I hate adverts, but a pressurised bleeding system (eg. Gunson's Eezibleed) really does make a difference when bleeding the hydraulics. The "Vizibleed" and similar non-pressurised systems are rubbish. I have to admit I've had trouble getting a good seal on the clutch reservoir with an Eezibleed, but clutches are easier to bleed anyway (honest!)
Handbrakes: Don't drive with them on! :-)
Clutch masters: The Repair Handbook implies that you take the cylinder out of the turret/pedal assembly. This might be possible, but I found it easier to undo the pedal/turret assembly. It took a bit of levering to get it out, but you only have to undo 6 extra bolts. The cylinder can then be taken out, on the bench-top. It is not worth refurbishing them. New seals might do the job, but you are not replacing the body, so it will start leaking in another 6 months. Genuine Parts master cylinders are approximately 3 times the price of "other suppliers" - be warned!

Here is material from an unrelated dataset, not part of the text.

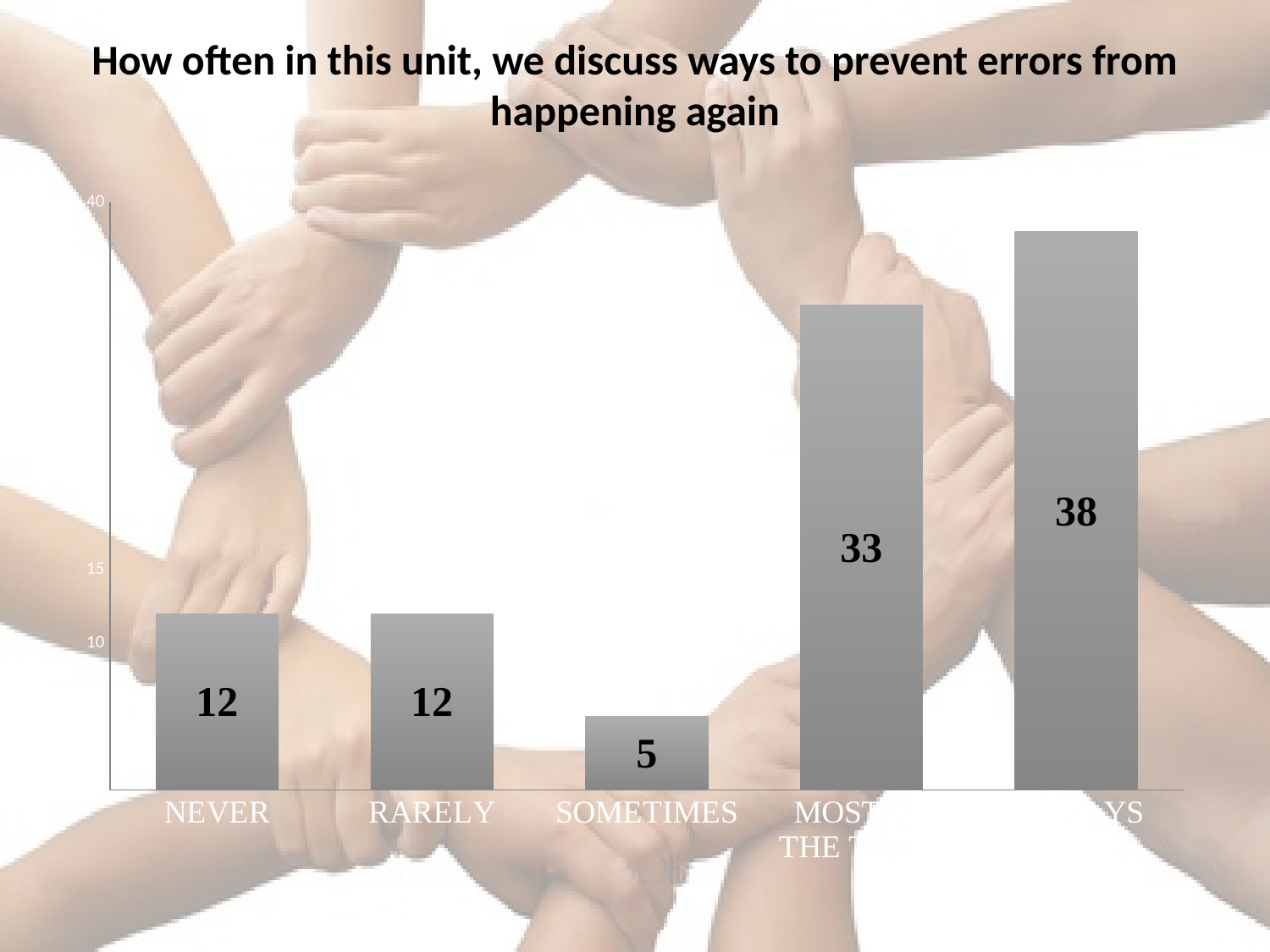
What is the value shown on the rightmost bar? 38 Which category has the lowest value? SOMETIMES What is the highest value shown on any bar? 38 What is the difference between the value for NEVER and the value for SOMETIMES? 7 Is the value for SOMETIMES greater or less than 10? less How many bars are in the chart? 5 What kind of chart is shown on the slide? bar chart What is the value for SOMETIMES? 5 What is the difference between the rightmost bar and the fourth bar from the left? 5 What is the value shown on the fourth bar from the left? 33 What is the value for RARELY? 12 What is the value for NEVER? 12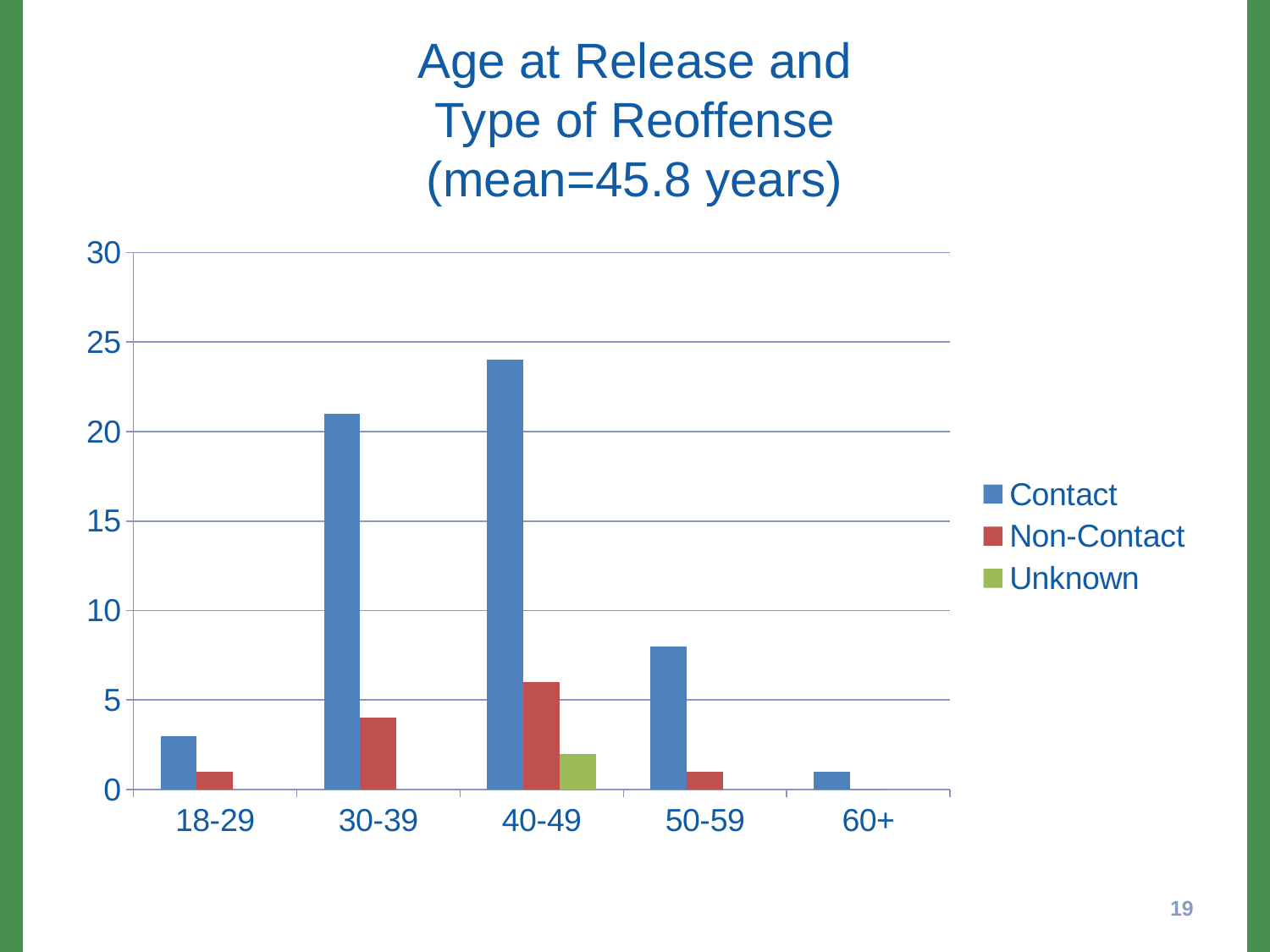
Is the Non-Contact value for 40-49 greater or less than 5? greater How many series does the legend list? 3 How many age groups are shown on the x axis? 5 Is the Contact value for 50-59 greater or less than 10? less Which age group has the highest Non-Contact value? 40-49 Which is larger, the Contact value for 40-49 or the Contact value for 30-39? 40-49 Which age group has the lowest Contact value? 60+ What mean age is given in the chart title? 45.8 years Which age group is the only one with a visible Unknown bar? 40-49 Which age group has the highest Contact value? 40-49 Is the Contact value for 30-39 greater or less than 20? greater What kind of chart is shown on the slide? bar chart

As everyone knows, Series Land Rovers are really just giant Meccano kits. The same is true of the gearbox. With a moderate supply of tools, it is possible to rebuild a gearbox. I did it, so it cannot be too hard!
The first problem is getting the thing out. You might be able to do it, by removing the chassis cross-member (if you have a military chassis). I opted to take the seatbox out. This can be done single handedly, but you will need an engine crane or second person, to get the gearbox itself out. We strapped the gearbox to an aluminium ladder, and lifted it out like that. It is heavy.
An easier way, is to actually disassemble it in-situ. In particular, take the base off the transfer case, and remove the intermediate gear, whilst the gearbox is still in the vehicle. The two boxes can then be taken apart. This is how I put the gearbox, and it is much easier.
Replace all worn and broken looking bits. Don't skimp.
Replace the synchros. I didn't have a synchro problem, so I didn't. With hindsight I should have.
Take care with the 4wd housing - this is fiddly.
Make sure all the bearings are seated properly. One of my biggest problems was getting the rear-meainshaft bearing seated properly.
This is a good time to overhaul the clutch and handbrake assemblies. I already had new clutch plates, but the handbrake was in a bad state of repair. I have since ended up replacing much of the clutch hydraulics.